Since this is Ontario’s Bullying Awareness and Prevention week, I think it’s a great time to talk about what we can do as parents to support our kids when it comes to online bullying. As you read, please keep in mind that for most youth, online interactions are a healthy, positive part of their social world. However, it’s important that we understand cyberbullying so that we can help our children continue to enjoy the benefits of social media.
What is cyberbullying?
To understand cyberbullying, we need to first understand what bullying really means. You can find a definition in our WRDSB Policy 6009, but I’ll summarize it by saying that bullying is behaviour that usually is repeated, is meant to cause some form of upset or harm, and takes place where there is a power imbalance between the people involved. Keep in mind that behaviour is bullying if the aggressor should have known that it would cause upset, and if the targeted student perceived there to be a power imbalance between the two students.
Now that we understand bullying, what is cyberbullying? Cyberbullying is bullying through an electronic means. This could include hurtful statements posted on social media, impersonating someone on social media or sharing of private posts or photos.
WRDSB policy says that “Electronic or Cyber-bullying includes the use of email, cell phones, text messages, and internet sites to threaten, harass, embarrass, socially exclude, or damage reputations and friendships.”
Unlike bullying that may have occurred when we were kids, cyberbullying doesn’t end when the school day is over. Students who are targeted by cyberbullying can feel targeted 24/7 – they don’t get a break in the evenings and on weekends. Online bullying may not be happening at school, but knowing that it will likely make school an uncomfortable place for the student being targeted, cyberbullying can still be disciplined at school.
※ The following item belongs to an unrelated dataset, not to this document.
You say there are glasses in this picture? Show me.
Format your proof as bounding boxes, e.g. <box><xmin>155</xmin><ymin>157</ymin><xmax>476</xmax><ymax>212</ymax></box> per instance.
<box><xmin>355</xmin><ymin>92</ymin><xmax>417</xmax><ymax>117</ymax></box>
What can you do as parents and caregivers to help?
It can feel overwhelming trying to protect and support our kids in the age of social media. It can also be tricky to hold our children accountable for what they say to their peers online while appreciating their privacy. However, our children need to learn that they should provide people with the same respect online as they would in person. They should not say anything online that they would not say face-to-face to someone. Younger children may have less maturity to understand this, which makes monitoring their online presence critical – both for their benefit, and the benefit of their peers.
Here is a good experiential learning activity you can try with your children when they begin using social media. It explains cyberbullying to them and allows them to practice responding to different Cyberbullying situations.
Five tips to help protect your child
1. Do not permit internet enabled devices in bedrooms overnight. Charge phones and Chromebooks outside of the bedroom. Doing so will give your children a much-needed break from their online social lives – be they positive or negative – so they can get the sleep they need.
2. Assure your kids that if they are being harmed online that telling you will not result in you taking away their access. It might feel like you are protecting your daughter by insisting she shut down her Instagram account, but in reality, you are punishing the victim. Promise your children that if they come to you with a concern you will work together to find a solution.
3. When your children begin using social media, do the occasional spot-check of what kinds of conversations and posts they are making. You want to maintain trust with your children so don’t be sneaky – let your children know that you will be doing this. Anything posted online can be become public in a split-second. Your children must understand they should only post things that they would be comfortable with you, and their whole school, seeing.
4. If bullying does occur, you can help support your children in deciding how they want to address it. It is rarely a good idea to “fight back” with their own online response. An important first step is to document the bullying with screen shots and saving unwanted communications. Following that, your children might want to:
- block the sender and/or adjust their privacy settings
- create new accounts and/or change passwords
- report unwanted comments or compromising photos to the social media site or app
- get help from their mobile service provider for inappropriate texts
- report bullying to school administrators
- report to police where the bullying has reached the level of a criminal offence
5. Provide your children with the number for Kids Help Phone. Sometimes our children will not feel comfortable coming to us for help and, in those circumstances, we will want them to be able to access reliable help. Kids Help Phone can help your child through managing a cyberbullying situation: 1-800-668-6868.
Don’t feel overwhelmed. Do you remember what I said at the start? Social media is generally a positive place for our children – we just want to make sure it stays that way. So, don’t wait until there are problems to get involved in your children’s online world. Social media is important to our kids and we want them to be able to strengthen friendships by posting, texting and liking. And just like you are involved in their “real world”, take an active part in their online world too.